If needed, start checking in with your money around September and preparing documents to make sure that you’re saving enough money to avoid being hit with a surprisingly large tax bill.
5. You Need To Be Honest About Your Second Job
Some people take money under the table so it’s not taxed. Should the government ever find out that you’re doing this, you could face fines, extra money owed, and even jail time.
Even if you don’t trust the government or are afraid of a higher tax bracket, you need to be honest about your second job and report it.
6. Take Advantage of Deductions When You Can
Did you know that if you typically have to drive to your second job (even if it’s for the same employer), you can deduct gas mileage for the trip?
You can easily do this with one of the accounting software websites I mentioned above, or you can manually write down the mileage. If you plan on doing this via paper, just keep a small little notebook in your car along with a pen or pencil.
If you claim this mileage, you could save money on your taxes. Keep in mind that you can’t claim the mileage for driving home from your second job or driving to your first job. You’ll just have to consider that part of your commute.

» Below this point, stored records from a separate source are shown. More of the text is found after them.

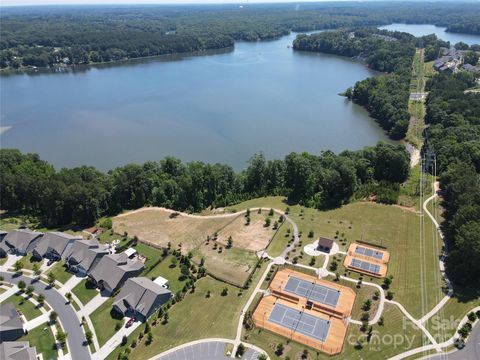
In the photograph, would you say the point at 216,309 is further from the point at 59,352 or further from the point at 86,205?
the point at 86,205

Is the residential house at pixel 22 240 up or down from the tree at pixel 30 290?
up

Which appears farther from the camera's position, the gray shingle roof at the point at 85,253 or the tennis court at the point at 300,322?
the gray shingle roof at the point at 85,253

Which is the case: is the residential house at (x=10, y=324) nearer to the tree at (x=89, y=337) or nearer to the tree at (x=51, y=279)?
the tree at (x=51, y=279)

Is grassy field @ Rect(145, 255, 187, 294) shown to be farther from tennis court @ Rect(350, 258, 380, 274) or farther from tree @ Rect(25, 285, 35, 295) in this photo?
tennis court @ Rect(350, 258, 380, 274)

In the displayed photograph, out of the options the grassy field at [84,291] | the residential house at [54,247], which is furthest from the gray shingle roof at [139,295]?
the residential house at [54,247]

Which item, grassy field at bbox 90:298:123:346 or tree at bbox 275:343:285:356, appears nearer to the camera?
tree at bbox 275:343:285:356

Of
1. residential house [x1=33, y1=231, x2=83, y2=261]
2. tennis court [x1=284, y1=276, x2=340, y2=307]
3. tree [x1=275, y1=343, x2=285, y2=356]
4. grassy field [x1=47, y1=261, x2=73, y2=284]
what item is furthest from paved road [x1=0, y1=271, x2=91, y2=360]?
tennis court [x1=284, y1=276, x2=340, y2=307]

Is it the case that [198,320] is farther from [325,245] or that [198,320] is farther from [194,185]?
[194,185]
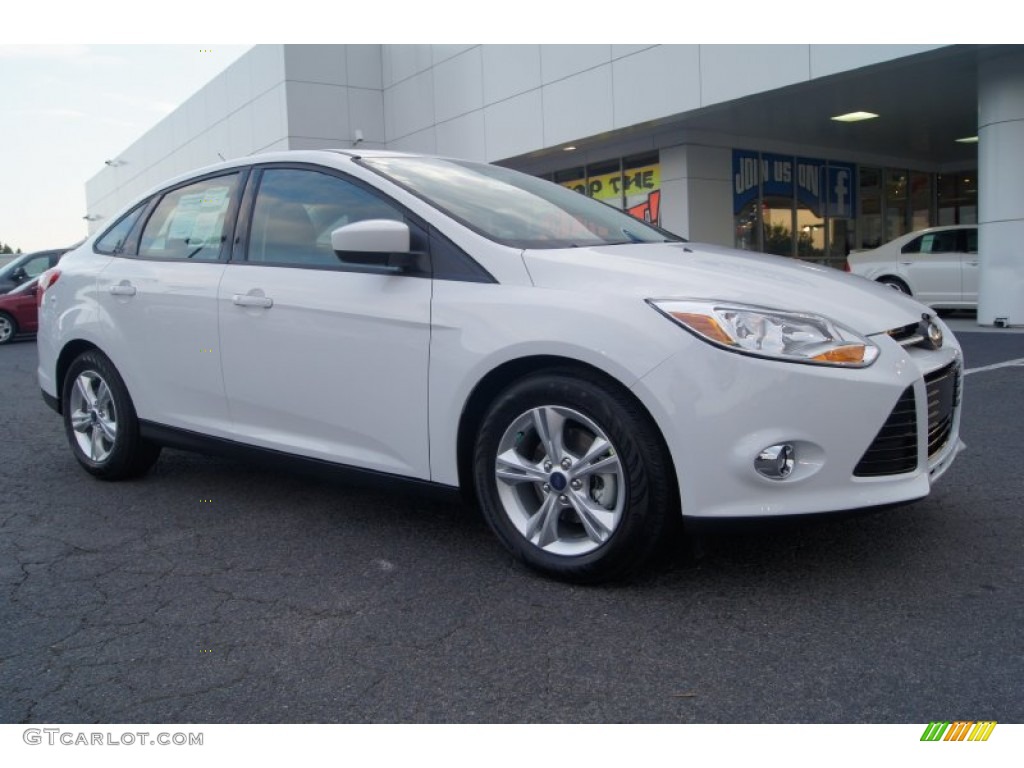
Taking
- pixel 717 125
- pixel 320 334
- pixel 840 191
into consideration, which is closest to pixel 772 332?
pixel 320 334

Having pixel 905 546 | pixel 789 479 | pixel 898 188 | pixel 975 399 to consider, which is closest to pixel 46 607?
pixel 789 479

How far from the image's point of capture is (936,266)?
14.1 metres

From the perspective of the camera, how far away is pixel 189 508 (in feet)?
14.4

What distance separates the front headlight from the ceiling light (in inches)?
574

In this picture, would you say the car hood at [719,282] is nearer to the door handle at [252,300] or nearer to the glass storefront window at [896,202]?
the door handle at [252,300]

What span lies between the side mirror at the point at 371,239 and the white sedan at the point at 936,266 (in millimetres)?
11823

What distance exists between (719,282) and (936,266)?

7. Keep Track of All Forms and Paperwork Before You File
If you have multiple W-2s for the tax-filing year, wait to file your return until you receive all of your forms. While employers have until January 31st to issue W-2s to their employees, you may receive them on a staggering basis.
Stay patient and wait until you have all of your paperwork before filing, so you don’t have to go back and change or update your return.
You can always get started on your tax return if you’re trying to get everything organized. However, don’t fully file until you know you have all of your forms.
If you are missing a W-2 by the end of the first week of February, contact your employer immediately. There is no reason for you to have to miss the IRS deadline because of a missing form.
Taxes Are A Pain
With thousands of pages of tax lingo and all of the changes that happen year to year, nothing is ever going to be completely perfect when you file your taxes. Throw in filing taxes with multiple jobs and it can seem like a downright nightmare.
But remember that Uncle Sam doesn’t necessarily care if you’re 100% perfect. They just want their money (hence all of the laws).
So get your taxes as close as possible, and breathe. Unless you under-report thousands of dollars or are purposely evading your taxes, you’ll most likely be fine.
The most important part of tax filing is that you are being honest and truthful (to the best of your ability) about the money you’ve earned and paid over the course of a year.
Filing Taxes With Multiple Jobs
You don’t have to be a pro when filing your taxes with multiple jobs, but it is important to follow these tips and check in with your accountant or tax professional when you need to. DIYing your taxes is possible, but make sure you’re filling out the correct information.
Do you work multiple jobs? What makes it easier for you to file your taxes?